FRAGMENTO DEL DOCUMENTO

Jesucristo es el Primogénito de los muertos; a El sea dada la gloria y el poder por siempre

Lectura del Santo Evangelio según San Lucas
(Lc 20, 27-38)
Gloria a ti, Señor.

En aquel tiempo, se acercaron a Jesús algunos saduceos. Como los saduceos niegan la resurrección de los muertos, le preguntaron: "Maestro, Moisés nos dejó escrito que si alguno tiene un hermano casado que muere sin haber tenido hijos, se case con la viuda para dar descendencia a su hermano. Hubo una vez siete hermanos, el mayor de los cuales se casó y murió sin dejar hijos. El segundo, el tercero y los demás, hasta el séptimo, tomaron por esposa a la viuda y todos murieron sin dejar sucesión. Por fin murió también la viuda. Ahora bien, cuando llegue la resurrección, ¿de cuál de ellos será esposa la mujer, pues los siete estuvieron casados con ella?" Jesús les dijo: "En esta vida, hombres y mujeres se casan, pero en la vida futura, los que sean juzgados dignos de ella y de la resurrección de los muertos, no se casarán ni podrán ya morir, porque serán como los Angeles e hijos de Dios, pues El los habrá resucitado. Y que los muertos resucitan, el mismo Moisés lo indica en el episodio de la zarza, cuando llama al Señor, Dios de Abraham, Dios de Isaac, Dios de Jacob. Porque Dios no es Dios de muertos, sino de vivos, pues para El todos viven.

Palabra del Señor.
Gloria a ti Señor Jesús.

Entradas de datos
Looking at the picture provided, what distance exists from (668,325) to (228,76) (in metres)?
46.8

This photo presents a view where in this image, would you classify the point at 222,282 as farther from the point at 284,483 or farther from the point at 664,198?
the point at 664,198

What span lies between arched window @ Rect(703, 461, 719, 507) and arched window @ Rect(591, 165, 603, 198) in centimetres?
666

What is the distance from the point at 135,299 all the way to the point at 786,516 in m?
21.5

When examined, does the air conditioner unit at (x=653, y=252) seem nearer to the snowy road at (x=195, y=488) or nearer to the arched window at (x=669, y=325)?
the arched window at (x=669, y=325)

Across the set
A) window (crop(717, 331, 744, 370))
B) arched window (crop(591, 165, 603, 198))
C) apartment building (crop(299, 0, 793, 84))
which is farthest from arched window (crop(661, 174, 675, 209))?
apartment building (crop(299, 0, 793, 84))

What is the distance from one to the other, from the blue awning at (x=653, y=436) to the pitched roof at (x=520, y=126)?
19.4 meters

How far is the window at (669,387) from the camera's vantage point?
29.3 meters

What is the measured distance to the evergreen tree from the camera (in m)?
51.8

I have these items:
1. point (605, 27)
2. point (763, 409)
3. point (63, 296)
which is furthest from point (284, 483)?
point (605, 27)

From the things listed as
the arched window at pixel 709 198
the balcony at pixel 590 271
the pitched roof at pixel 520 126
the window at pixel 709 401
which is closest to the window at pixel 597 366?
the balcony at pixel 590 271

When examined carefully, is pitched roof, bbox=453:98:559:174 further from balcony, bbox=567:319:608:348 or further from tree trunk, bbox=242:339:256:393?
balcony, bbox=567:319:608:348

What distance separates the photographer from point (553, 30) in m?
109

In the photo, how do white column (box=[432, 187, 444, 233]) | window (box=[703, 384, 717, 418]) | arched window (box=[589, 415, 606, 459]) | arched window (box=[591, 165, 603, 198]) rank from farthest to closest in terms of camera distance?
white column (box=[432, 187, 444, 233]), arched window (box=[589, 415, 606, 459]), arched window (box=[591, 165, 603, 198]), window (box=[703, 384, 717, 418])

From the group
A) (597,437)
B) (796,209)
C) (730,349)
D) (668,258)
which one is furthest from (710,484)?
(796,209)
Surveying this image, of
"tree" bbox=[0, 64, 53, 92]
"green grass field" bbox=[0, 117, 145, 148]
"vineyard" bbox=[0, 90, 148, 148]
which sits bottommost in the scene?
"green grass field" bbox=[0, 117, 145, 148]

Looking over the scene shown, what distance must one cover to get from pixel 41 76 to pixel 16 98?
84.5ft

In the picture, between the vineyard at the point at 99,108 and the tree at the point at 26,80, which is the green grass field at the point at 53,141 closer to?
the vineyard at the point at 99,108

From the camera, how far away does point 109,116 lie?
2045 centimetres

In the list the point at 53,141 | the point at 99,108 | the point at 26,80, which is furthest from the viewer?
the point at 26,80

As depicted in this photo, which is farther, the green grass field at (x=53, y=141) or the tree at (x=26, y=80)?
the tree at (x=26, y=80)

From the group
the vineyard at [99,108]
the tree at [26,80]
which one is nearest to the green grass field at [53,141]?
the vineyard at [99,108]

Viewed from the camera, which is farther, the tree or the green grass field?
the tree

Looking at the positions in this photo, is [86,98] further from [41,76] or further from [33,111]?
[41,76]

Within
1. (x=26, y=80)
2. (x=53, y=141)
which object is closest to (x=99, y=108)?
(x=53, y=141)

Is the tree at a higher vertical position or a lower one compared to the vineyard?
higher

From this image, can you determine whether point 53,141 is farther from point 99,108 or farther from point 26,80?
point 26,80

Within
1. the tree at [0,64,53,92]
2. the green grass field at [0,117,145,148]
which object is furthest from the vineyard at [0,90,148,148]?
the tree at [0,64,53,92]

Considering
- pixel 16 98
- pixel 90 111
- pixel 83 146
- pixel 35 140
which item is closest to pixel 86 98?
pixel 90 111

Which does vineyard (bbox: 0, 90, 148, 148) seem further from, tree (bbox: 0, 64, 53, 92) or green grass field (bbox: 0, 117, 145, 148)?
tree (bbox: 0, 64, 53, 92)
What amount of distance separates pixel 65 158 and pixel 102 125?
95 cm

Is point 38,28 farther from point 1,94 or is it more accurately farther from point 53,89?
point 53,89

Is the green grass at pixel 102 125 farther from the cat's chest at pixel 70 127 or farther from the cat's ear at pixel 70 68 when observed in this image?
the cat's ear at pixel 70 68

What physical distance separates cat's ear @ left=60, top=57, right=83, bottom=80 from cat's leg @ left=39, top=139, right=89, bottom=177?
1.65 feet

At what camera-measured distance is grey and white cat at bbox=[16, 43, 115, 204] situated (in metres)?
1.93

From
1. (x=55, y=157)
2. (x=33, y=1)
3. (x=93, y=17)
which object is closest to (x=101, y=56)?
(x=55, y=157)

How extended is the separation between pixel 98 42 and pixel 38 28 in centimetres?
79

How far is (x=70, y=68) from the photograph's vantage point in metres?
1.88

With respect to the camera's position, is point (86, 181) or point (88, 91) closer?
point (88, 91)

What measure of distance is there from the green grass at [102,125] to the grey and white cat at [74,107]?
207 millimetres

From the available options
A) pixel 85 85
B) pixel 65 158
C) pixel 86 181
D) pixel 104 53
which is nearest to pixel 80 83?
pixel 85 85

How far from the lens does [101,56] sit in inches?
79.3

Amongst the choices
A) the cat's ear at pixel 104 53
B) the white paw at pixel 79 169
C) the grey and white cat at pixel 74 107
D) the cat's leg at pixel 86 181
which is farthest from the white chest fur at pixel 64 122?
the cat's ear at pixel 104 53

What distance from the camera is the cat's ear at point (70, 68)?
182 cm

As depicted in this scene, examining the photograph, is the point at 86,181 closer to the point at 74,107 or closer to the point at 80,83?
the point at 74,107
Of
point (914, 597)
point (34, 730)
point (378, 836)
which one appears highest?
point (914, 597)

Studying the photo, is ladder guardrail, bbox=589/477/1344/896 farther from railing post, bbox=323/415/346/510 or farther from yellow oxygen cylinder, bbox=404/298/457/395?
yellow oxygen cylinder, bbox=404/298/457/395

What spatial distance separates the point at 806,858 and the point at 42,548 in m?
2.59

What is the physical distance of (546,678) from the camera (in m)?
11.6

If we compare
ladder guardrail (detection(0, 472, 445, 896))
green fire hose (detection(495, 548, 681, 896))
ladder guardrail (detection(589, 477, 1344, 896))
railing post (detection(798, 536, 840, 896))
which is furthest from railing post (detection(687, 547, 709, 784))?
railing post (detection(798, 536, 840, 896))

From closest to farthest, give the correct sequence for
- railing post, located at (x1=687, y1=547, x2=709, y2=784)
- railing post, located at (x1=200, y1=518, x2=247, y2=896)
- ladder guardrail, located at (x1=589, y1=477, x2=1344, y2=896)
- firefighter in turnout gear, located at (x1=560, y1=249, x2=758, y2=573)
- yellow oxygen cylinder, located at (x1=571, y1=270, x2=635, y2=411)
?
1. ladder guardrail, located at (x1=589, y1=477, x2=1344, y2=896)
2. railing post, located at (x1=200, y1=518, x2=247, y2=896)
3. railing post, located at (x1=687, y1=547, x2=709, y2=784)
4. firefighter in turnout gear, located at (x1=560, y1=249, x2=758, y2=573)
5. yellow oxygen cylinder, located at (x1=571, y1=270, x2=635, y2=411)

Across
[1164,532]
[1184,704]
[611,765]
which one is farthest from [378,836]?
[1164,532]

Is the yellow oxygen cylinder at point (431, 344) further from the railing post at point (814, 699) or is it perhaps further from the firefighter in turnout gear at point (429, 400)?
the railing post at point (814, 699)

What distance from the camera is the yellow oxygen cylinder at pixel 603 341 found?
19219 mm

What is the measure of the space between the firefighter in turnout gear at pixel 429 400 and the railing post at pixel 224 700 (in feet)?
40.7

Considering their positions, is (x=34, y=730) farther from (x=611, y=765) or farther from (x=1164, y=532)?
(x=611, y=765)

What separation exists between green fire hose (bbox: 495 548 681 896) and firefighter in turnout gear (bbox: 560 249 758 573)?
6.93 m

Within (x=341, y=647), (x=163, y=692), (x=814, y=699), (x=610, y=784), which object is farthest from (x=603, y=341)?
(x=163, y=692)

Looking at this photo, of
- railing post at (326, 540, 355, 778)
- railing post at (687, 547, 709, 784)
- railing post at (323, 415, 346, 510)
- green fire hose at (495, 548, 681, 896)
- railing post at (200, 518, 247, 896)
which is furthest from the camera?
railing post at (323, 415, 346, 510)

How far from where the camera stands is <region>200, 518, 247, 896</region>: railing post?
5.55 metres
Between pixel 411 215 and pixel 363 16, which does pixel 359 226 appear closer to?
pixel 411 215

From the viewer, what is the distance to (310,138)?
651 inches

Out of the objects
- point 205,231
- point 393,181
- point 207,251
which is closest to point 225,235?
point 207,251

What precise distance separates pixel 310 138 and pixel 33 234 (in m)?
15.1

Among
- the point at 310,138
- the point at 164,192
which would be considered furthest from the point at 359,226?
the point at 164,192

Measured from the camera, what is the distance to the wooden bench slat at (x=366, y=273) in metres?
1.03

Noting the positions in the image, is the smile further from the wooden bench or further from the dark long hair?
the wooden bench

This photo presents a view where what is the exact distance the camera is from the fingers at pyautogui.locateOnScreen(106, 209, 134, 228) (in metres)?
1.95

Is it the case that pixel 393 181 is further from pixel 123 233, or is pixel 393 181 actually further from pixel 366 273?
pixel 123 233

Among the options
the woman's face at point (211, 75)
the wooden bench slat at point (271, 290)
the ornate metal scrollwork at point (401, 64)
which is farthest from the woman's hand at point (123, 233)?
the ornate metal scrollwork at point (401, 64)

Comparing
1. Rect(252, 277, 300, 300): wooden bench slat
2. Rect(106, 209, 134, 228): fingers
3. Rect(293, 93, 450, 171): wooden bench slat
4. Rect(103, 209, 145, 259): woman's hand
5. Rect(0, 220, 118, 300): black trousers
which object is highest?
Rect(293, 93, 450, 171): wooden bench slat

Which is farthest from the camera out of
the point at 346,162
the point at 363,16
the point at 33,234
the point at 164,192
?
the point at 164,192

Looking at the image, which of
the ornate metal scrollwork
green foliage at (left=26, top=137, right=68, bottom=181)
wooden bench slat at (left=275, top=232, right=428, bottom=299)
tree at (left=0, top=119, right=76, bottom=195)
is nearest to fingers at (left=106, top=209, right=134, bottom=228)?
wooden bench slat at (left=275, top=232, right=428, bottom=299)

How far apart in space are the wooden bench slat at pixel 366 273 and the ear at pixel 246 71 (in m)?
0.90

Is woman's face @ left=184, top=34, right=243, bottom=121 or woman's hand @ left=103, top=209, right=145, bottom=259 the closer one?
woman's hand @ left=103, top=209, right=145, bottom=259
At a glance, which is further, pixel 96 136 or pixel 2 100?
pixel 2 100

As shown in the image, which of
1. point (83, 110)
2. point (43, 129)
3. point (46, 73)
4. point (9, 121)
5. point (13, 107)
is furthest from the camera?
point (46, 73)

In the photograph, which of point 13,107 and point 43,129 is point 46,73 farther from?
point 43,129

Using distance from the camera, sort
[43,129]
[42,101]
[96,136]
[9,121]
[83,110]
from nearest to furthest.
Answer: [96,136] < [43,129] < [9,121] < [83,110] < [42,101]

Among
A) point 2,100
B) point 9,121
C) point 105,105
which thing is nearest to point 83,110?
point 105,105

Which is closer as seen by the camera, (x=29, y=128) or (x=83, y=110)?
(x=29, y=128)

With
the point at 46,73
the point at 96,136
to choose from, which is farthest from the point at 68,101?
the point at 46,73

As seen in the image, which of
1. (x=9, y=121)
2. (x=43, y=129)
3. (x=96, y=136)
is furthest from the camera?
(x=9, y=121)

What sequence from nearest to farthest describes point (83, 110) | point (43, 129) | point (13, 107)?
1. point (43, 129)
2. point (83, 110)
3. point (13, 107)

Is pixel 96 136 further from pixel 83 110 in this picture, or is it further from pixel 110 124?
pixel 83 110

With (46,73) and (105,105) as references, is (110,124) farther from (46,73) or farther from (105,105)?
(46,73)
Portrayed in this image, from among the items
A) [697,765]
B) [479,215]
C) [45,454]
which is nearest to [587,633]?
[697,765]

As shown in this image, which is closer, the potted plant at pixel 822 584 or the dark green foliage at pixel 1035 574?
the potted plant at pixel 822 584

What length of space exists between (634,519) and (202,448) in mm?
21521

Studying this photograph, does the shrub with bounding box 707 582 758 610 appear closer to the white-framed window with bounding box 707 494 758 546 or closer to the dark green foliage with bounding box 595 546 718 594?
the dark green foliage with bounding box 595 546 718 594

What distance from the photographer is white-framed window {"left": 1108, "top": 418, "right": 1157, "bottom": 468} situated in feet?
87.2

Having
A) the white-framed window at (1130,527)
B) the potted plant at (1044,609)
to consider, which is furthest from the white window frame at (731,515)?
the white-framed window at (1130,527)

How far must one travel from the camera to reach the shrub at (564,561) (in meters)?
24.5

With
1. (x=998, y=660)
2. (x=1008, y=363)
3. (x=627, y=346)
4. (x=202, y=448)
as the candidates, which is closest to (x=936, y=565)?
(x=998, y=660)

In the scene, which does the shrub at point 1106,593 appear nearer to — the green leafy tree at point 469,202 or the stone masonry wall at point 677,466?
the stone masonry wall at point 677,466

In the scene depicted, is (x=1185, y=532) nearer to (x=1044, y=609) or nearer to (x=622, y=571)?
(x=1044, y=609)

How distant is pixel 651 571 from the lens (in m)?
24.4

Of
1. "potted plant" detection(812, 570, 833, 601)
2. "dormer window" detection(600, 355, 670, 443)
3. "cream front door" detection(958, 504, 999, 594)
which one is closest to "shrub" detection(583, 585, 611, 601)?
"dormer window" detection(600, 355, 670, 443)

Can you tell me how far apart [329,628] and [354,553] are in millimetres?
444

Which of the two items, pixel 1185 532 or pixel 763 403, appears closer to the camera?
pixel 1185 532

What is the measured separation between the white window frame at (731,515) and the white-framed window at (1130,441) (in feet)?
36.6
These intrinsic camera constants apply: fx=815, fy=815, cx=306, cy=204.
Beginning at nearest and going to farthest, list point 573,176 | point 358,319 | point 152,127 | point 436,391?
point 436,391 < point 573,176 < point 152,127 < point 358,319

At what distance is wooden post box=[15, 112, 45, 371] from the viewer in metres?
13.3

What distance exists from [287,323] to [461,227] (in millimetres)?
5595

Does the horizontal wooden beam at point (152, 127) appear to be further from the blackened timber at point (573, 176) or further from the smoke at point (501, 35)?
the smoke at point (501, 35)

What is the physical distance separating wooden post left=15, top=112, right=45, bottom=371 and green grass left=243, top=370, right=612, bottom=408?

CONSIGNA DEL EJERCICIO
Devuelve la lectura del Evangelio completa, tal como aparece, sin cambiar nada.

RESPUESTA AL EJERCICIO
Jesucristo es el Primogénito de los muertos; a El sea dada la gloria y el poder por siempre

Lectura del Santo Evangelio según San Lucas
(Lc 20, 27-38)
Gloria a ti, Señor.

En aquel tiempo, se acercaron a Jesús algunos saduceos. Como los saduceos niegan la resurrección de los muertos, le preguntaron: "Maestro, Moisés nos dejó escrito que si alguno tiene un hermano casado que muere sin haber tenido hijos, se case con la viuda para dar descendencia a su hermano. Hubo una vez siete hermanos, el mayor de los cuales se casó y murió sin dejar hijos. El segundo, el tercero y los demás, hasta el séptimo, tomaron por esposa a la viuda y todos murieron sin dejar sucesión. Por fin murió también la viuda. Ahora bien, cuando llegue la resurrección, ¿de cuál de ellos será esposa la mujer, pues los siete estuvieron casados con ella?" Jesús les dijo: "En esta vida, hombres y mujeres se casan, pero en la vida futura, los que sean juzgados dignos de ella y de la resurrección de los muertos, no se casarán ni podrán ya morir, porque serán como los Angeles e hijos de Dios, pues El los habrá resucitado. Y que los muertos resucitan, el mismo Moisés lo indica en el episodio de la zarza, cuando llama al Señor, Dios de Abraham, Dios de Isaac, Dios de Jacob. Porque Dios no es Dios de muertos, sino de vivos, pues para El todos viven.

Palabra del Señor.
Gloria a ti Señor Jesús.